First: SECTION 8 LIST
Tommy Smith, a housing finance expert, professes that most housing offices maintain a list of landlords that have agreed to rent to people with vouchers. Ask for that list and call those landlords.
Second: RENTAL COMMUNITIES
Rental communities have a larger number of available homes and therefore, their policies are more flexible compared to private landlords. They often accept households with vouchers. In fact, any community with an “affordable housing” component likely has the requirement to permit persons with vouchers. These communities usually have much lower deposits than a private landlord (something Section 8 does not pay). And, if the tenant happens to also have some credit blemishes, that criteria is often more forgiving as well. Sometimes, the tenant may not find a “match”. Very often it is because of the rental rate and/or that rental communities have mostly smaller units – no larger than a 3 bedroom typically and sometimes not larger than a 2 bedroom.
Next Stop: PERSONAL SPHERE
It’s true, there are people out there that simply don’t want someone with a voucher. Overcoming that stigma is easiest if you have a personal connection. Talk to people at your office, your church, your clubs… maybe they have a rental or know of someone and can connect you personally.
Fourth: PRIVATE ADS
Before going to a REALTOR, I would look on Craigs List (watch for scams), and read local papers and bulletin boards. The reason is because hopefully you’ll have less competition…. hopefully these landlords won’t have 2 or 3 or more applicants to choose from. When there are less choices, your application looks more attractive to them (this is true no matter who you are).
Fifth: LISTING AGENTS
You might want to comb the internet – sites like REALTOR.com or in our area HomesDataBase.com will have MLS listings from REALTORS – you can call each one individually and ask if the owner will accept a voucher. There’s nothing convenient about this process, but honestly, you’ll probably be more diligent about doing this than most Tenant Agents will… and so you’ll do a better job. Plus, the listing agent makes a few more bucks when they rent the place directly, so they are most likely to encourage the landlord to consider your application seriously.

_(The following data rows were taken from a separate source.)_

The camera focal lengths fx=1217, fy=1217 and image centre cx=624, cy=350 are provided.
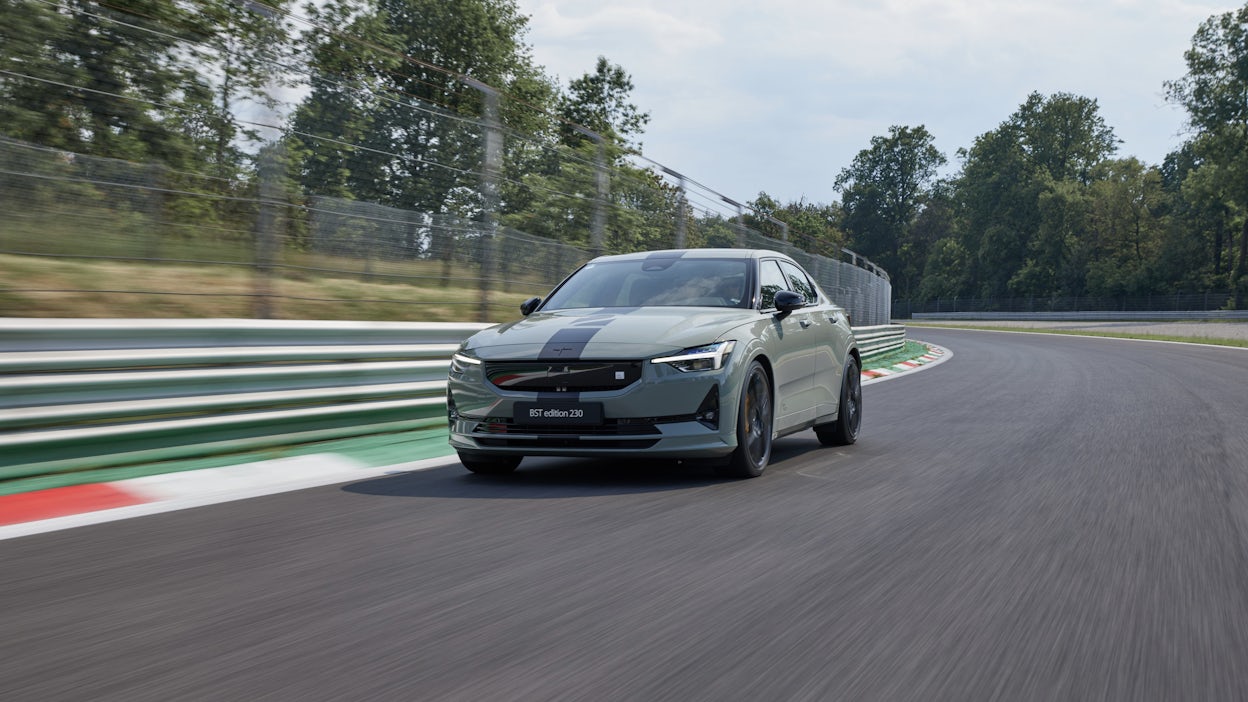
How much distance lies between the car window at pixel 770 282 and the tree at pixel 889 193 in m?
131

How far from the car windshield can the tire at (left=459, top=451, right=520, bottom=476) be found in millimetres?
1251

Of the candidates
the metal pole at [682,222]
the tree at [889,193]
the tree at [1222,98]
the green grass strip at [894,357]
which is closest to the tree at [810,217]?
the tree at [889,193]

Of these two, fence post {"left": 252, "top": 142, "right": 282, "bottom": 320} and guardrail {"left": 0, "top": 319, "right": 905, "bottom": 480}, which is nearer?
guardrail {"left": 0, "top": 319, "right": 905, "bottom": 480}

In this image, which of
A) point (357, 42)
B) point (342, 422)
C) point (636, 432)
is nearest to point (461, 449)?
point (636, 432)

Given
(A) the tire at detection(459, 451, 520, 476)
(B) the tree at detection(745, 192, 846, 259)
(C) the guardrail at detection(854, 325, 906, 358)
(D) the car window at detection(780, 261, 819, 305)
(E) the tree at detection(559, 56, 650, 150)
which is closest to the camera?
(A) the tire at detection(459, 451, 520, 476)

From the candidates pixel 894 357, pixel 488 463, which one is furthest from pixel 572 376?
pixel 894 357

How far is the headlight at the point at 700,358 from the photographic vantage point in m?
7.02

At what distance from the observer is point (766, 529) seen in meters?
5.66

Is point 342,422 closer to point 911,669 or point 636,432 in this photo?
point 636,432

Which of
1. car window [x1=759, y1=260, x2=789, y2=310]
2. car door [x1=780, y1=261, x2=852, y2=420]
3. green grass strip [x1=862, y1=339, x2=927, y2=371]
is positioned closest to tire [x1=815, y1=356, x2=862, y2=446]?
car door [x1=780, y1=261, x2=852, y2=420]

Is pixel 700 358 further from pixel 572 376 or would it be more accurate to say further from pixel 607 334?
pixel 572 376

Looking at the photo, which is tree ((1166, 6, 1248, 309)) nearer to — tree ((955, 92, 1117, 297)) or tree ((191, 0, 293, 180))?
tree ((955, 92, 1117, 297))

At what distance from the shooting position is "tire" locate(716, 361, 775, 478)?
7.27 meters

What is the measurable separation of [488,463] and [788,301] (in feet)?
7.37
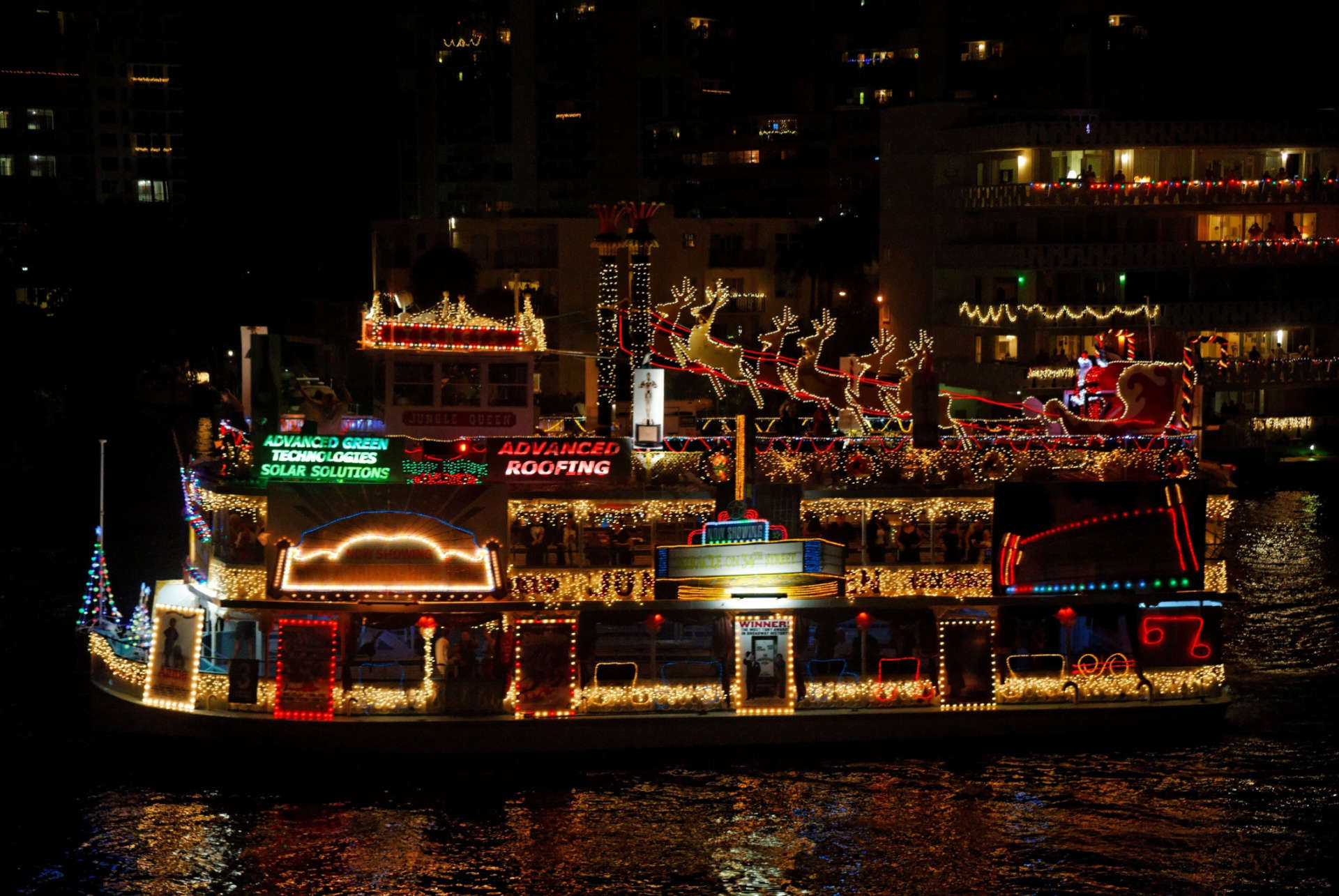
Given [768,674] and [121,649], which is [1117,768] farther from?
[121,649]

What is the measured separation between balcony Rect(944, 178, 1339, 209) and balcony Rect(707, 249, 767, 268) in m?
18.6

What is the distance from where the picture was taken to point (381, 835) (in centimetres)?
2205

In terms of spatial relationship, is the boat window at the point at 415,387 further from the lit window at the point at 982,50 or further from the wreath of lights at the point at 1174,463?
the lit window at the point at 982,50

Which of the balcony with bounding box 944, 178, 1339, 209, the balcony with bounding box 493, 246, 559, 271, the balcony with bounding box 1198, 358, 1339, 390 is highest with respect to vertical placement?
the balcony with bounding box 944, 178, 1339, 209

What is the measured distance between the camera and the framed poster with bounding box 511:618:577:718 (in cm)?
2375

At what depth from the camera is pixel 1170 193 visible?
5894cm

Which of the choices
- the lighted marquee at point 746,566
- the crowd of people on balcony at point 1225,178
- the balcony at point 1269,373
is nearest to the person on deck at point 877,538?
the lighted marquee at point 746,566

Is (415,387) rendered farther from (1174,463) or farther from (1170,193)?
(1170,193)

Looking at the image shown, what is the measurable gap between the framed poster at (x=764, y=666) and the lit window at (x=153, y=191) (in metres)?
95.0

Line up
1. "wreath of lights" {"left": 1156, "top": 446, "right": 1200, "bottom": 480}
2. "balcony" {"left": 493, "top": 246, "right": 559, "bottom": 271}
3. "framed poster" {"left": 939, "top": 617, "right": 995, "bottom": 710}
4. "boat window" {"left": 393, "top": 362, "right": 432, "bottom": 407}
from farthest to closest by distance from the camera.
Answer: "balcony" {"left": 493, "top": 246, "right": 559, "bottom": 271} < "boat window" {"left": 393, "top": 362, "right": 432, "bottom": 407} < "wreath of lights" {"left": 1156, "top": 446, "right": 1200, "bottom": 480} < "framed poster" {"left": 939, "top": 617, "right": 995, "bottom": 710}

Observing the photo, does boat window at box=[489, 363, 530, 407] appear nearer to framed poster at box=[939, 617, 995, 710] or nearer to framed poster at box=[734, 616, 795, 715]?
framed poster at box=[734, 616, 795, 715]

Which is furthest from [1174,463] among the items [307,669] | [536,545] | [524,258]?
[524,258]

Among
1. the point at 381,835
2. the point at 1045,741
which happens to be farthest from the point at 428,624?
the point at 1045,741

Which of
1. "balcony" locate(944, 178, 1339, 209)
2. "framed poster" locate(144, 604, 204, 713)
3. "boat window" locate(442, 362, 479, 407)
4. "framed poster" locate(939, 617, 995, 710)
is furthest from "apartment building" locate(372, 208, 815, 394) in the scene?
"framed poster" locate(939, 617, 995, 710)
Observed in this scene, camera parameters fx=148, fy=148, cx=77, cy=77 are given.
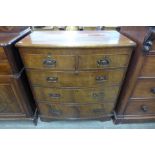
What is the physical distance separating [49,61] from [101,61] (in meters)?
0.40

Last Resort: HIRE A TENANT’S AGENT
Why should this be a last resort. Here is the primary reason… Once you sign a Tenant Agency Agreement, you are promising to pay the agent when you find a place. So what if you hire that person, and agree that they will be paid, say, $500 for their help… and then your friend calls and says his brother’s place just opened up and they’d be glad to have you rent that house? Now, either the brother has to pay the agent or you do – from your pocket. What if you decide to settle for that apartment? If they don’t pay tenants agents, you have to.